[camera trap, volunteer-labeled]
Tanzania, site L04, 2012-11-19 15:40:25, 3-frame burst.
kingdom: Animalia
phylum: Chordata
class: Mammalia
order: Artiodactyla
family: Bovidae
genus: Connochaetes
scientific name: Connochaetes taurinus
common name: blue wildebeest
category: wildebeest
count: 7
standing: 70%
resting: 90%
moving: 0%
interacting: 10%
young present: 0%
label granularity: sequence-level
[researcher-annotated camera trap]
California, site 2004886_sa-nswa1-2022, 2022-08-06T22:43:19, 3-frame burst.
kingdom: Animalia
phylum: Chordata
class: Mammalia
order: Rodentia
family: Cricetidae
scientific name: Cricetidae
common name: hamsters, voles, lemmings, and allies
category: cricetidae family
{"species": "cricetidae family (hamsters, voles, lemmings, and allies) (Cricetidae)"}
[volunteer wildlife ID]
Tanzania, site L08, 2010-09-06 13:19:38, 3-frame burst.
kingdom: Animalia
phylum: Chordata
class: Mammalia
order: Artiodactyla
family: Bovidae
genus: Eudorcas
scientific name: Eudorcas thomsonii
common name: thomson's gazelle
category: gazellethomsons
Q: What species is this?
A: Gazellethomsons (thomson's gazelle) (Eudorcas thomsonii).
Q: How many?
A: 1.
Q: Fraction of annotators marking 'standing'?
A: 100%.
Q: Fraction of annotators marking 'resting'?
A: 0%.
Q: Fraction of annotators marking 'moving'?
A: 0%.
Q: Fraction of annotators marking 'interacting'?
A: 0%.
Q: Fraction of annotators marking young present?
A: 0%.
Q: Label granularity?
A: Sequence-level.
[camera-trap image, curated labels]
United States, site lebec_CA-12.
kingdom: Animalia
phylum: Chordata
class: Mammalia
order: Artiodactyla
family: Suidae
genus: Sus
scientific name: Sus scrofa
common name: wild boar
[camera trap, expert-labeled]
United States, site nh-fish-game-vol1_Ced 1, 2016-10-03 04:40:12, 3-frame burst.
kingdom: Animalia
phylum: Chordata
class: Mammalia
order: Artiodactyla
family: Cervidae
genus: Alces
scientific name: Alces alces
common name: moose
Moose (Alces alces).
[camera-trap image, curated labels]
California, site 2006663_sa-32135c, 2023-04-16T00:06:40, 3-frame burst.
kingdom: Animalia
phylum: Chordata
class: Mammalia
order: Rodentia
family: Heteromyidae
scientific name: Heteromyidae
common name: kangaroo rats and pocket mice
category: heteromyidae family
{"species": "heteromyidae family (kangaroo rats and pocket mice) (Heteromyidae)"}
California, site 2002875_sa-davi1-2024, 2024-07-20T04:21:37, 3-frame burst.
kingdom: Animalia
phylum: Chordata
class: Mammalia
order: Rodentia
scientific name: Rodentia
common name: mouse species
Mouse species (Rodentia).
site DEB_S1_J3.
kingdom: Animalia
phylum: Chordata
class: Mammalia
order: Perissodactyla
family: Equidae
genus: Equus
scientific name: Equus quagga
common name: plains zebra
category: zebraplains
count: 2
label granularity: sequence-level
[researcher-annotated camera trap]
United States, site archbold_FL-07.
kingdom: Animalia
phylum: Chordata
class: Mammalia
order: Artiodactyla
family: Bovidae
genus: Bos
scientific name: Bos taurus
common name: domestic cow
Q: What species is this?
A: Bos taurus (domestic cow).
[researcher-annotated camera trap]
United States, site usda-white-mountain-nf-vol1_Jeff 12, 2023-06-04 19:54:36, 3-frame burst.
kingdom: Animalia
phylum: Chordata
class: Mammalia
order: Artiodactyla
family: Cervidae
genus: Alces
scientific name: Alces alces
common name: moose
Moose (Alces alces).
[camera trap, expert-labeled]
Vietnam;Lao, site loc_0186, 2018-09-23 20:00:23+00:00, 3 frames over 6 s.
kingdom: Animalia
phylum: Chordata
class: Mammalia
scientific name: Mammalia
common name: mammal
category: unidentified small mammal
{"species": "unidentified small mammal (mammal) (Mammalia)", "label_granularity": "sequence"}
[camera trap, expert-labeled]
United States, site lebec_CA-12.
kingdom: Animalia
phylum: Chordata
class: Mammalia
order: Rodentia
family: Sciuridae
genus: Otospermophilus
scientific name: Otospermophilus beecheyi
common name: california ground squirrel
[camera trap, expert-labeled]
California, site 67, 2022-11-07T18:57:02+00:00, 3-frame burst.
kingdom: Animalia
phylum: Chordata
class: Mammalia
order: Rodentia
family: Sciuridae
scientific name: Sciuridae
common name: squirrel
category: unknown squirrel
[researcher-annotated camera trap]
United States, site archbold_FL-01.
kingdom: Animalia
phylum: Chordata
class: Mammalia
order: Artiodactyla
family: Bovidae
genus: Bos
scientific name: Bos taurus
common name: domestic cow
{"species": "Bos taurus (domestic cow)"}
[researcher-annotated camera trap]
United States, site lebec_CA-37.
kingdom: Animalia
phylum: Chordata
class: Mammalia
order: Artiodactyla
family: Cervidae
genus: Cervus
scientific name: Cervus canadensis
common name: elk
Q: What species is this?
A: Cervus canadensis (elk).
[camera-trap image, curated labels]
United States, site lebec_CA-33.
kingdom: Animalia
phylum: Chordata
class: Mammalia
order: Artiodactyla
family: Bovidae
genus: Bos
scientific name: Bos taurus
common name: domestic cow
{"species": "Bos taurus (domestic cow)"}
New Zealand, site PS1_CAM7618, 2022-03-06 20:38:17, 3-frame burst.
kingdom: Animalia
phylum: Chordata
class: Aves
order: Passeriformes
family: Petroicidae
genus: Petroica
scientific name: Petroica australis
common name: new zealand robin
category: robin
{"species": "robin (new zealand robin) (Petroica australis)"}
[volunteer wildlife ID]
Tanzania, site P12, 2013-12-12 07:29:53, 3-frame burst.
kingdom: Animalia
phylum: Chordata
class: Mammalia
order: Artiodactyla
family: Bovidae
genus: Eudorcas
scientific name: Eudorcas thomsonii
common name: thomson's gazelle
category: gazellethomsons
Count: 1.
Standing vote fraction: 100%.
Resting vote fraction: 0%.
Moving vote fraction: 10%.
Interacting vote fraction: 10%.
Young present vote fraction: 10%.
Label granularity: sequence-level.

- _WORK ORDER_
Starting from the records above, filter out all lines except those containing the word "level".

- _ANSWER TO THIS PROBLEM_
label granularity: sequence-level
A: Sequence-level.
label granularity: sequence-level
Label granularity: sequence-level.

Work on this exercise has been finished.